_Provided passage:_
──────
# michigans biggest black bear?



## Mickey Finn

It runs west of higgins/houghton lakes, mostly missaukee sp? county. Big cedar swamp. not alot of roads at least on the eastern end. Worth a look!


----------



## Sprytle

The swamp is HUGE , biggest in LP , i belive that there is bear in that swamp that has'nt ever seen a human! And im not talking newborns or young'ins. I also belive deer live in that swamp only to die of old age! coming out only at night to feed on the fringes. Ive always wanted to canoe the deadstream all the way through the swamp! Anyone up for going with???


----------



## BIG DAVE

art jackson the guy that shot the bear is don tuck ( tucks ace hardware)
father or grand father. seen that picture too. heard one bear that got hit by a car on old 27 in the 70's they had to use a tow truck to lift it up.
i hunted the stream before with my dad seen the biggest buck there
my dads jaw drop when it came in if we would of got it our names would be in the frount of the book. :SHOCKED:


----------



## swampbuck

the deadstream is the swamp in my name. its about 25,000 acres and did you know that it is a national natural landmark.

yes there are deer and bear who live and die and never see humans.and there are some nice bucks. I had on get bye last year that would make the book. but I still ended up with a 100+ eight point

to acess it properly you really need a boat. and its a good idea to bring a canoe also. and you really have to want too. and the smallmouth fishing is pretty good when you get back there. I would tell you about the brook trout but you wouldnt believe it anyways.

thank god that very few people have the balls or ambition to go there.
──────
_Raw records:_
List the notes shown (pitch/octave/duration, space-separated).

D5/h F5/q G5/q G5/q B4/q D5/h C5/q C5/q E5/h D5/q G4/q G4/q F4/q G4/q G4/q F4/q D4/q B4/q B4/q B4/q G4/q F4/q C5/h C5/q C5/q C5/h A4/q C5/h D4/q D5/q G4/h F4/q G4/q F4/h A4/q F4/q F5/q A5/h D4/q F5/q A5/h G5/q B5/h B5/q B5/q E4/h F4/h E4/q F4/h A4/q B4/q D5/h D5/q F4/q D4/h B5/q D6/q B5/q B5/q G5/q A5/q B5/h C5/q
──────
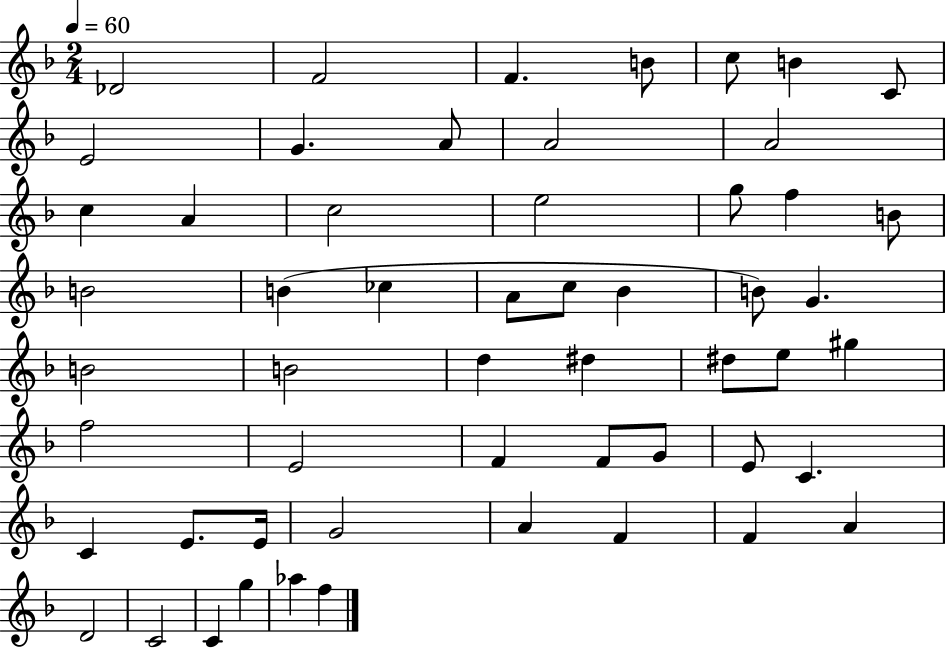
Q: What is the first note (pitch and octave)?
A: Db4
──────
_To do:_
(1) Please reproduce the passage from the black bear thread starting at "yes there are" and ending at "to go there.".
(2) In the black bear thread, how large is the deadstream swamp said to be?

_Per-task outputs:_
(1)
yes there are deer and bear who live and die and never see humans.and there are some nice bucks. I had on get bye last year that would make the book. but I still ended up with a 100+ eight point

to acess it properly you really need a boat. and its a good idea to bring a canoe also. and you really have to want too. and the smallmouth fishing is pretty good when you get back there. I would tell you about the brook trout but you wouldnt believe it anyways.

thank god that very few people have the balls or ambition to go there.

(2) About 25,000 acres.